The Electric Winch 12v
There are two primary types of automotive winches: electric winches and hydraulic winches. Each type has its own advantages. Electric winches operate directly from the vehicle’s 12v battery. Hydraulic winches operate off of a vehicle’s power steering pump, which can allow for longer extended use, especially if the vehicle’s engine is running. However, hydraulic pumps are more involved to install and remove from a vehicle. 12v electric winches are extremely common, and can often be found with a wider assortment of features than their hydraulic counterparts.
Types of Electric Winches
At its core, an electric winch is made up of a motor and drive train. The ideal type of motor and drive train depend on the type of winching a consumer expects to be doing most often. There are two main types of motor:
- Permanent magnetic: a permanent magnetic motor is energy efficient and the most economical choice in an electric winch. They have a moderate power draw and offer enough power for most everyday situations. However, they are less effective for heavy duty loads than series wound motors, and can be more subject to heat and cold.
- Series wound: a series wound motor is more effective for very heavy loads. Series wound motor winches tend to be more expensive and because of a higher power draw, may require upgrades to a vehicles electrical system in order to operate reliably (see below).
There are three major types of drive trains for and electric winch:
- Spur Gear: a spur gear drive train operates at a relatively high speed, but at the cost of holding power. Very heavy loads will require an effective brake on the winch.
- Worm Gear: a worm gear is slower than the spur gear, but excels at holding heavy loads without slippage.
- Planetary Gear: a planetary gear is functionally a compromise between the spur gear and worm gear, and are perhaps the most common gear type used in automotive electric winches. They are frequently compact.
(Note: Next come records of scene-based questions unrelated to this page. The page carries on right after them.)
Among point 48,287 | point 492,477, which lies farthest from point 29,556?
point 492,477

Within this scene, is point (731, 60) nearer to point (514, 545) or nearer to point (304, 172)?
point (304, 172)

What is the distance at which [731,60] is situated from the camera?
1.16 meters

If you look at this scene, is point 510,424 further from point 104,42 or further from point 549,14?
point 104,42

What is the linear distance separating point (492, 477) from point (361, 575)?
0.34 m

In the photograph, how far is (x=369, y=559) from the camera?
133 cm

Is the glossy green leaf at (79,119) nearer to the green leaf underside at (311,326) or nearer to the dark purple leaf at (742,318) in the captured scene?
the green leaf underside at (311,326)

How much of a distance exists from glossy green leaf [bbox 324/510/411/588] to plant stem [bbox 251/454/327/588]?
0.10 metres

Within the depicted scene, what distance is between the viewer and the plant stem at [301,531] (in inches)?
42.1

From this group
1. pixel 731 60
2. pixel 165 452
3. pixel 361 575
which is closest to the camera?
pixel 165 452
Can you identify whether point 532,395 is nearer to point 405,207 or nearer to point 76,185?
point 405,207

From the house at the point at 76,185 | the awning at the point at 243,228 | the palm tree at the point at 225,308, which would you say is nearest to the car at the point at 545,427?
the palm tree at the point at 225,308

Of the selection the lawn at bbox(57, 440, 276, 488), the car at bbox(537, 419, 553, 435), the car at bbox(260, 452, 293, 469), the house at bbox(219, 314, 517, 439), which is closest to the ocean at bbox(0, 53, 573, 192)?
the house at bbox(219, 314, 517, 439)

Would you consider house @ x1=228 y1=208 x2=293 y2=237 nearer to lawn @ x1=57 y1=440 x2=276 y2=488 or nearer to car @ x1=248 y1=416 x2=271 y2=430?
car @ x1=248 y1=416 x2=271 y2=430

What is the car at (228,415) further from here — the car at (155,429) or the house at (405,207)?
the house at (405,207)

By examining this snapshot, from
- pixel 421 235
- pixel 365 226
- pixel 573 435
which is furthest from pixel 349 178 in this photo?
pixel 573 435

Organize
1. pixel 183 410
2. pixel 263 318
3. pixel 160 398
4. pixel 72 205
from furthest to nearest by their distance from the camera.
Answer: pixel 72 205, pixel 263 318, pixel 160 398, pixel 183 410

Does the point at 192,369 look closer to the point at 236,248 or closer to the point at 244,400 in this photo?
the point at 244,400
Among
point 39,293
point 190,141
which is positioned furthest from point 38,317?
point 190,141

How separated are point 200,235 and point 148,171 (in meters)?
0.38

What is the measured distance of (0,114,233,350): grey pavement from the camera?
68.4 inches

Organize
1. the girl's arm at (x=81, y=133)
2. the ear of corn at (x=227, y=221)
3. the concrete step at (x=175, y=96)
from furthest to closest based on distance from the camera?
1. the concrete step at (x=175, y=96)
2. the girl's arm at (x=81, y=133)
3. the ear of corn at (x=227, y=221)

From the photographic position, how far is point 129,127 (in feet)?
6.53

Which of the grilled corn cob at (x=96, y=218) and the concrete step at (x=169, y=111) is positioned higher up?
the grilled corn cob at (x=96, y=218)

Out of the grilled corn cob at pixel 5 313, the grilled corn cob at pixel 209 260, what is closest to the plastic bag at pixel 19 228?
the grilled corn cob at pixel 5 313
In addition to the basic type of winch system used, a person wanting to purchase and install an automotive electric winch should consider the following:
- Capacity: How much does your vehicle weigh? What are you expecting to pull? Remember that you should budget at least 1.5 times your vehicle’s weight if you expect to be able to pull your vehicle out of hairy situations and up inclines. For example, if your truck weighs 3000lbs, your 12v electric winch should have a capacity of at least 4500lbs.
- Size: For lighter-duty work such as loading boats and ATVs into trailers or vehicle recovery when steep inclines are not an issue, a consumer may find that a small electric winch is sufficient. A portable electric winch, commonly available with a 2000lb pulling capacity, may be an economical and effective choice for most users. On the other hand, serious 4×4 off-roading enthusiasts will probably want to have a larger winch with the recommended pulling capacity of 1.5 times the weight of their vehicle.
- Your vehicle: when choosing and installing a winch, consumers should consider the alternator and battery in their vehicle. In certain cases these will need to be upgraded to ensure optimal performance of the winch and to prevent alternator or battery failure.
By understanding the types of 12v electric winches and available features, consumers can choose a unit that will provide long-term, reliable service and the peace of mind. And speaking of peace of mind, anyone installing and using a winch should be aware of all of the safety precautions necessary to winch use. Follow the manufacturer’s guidelines and enjoy your electric winch!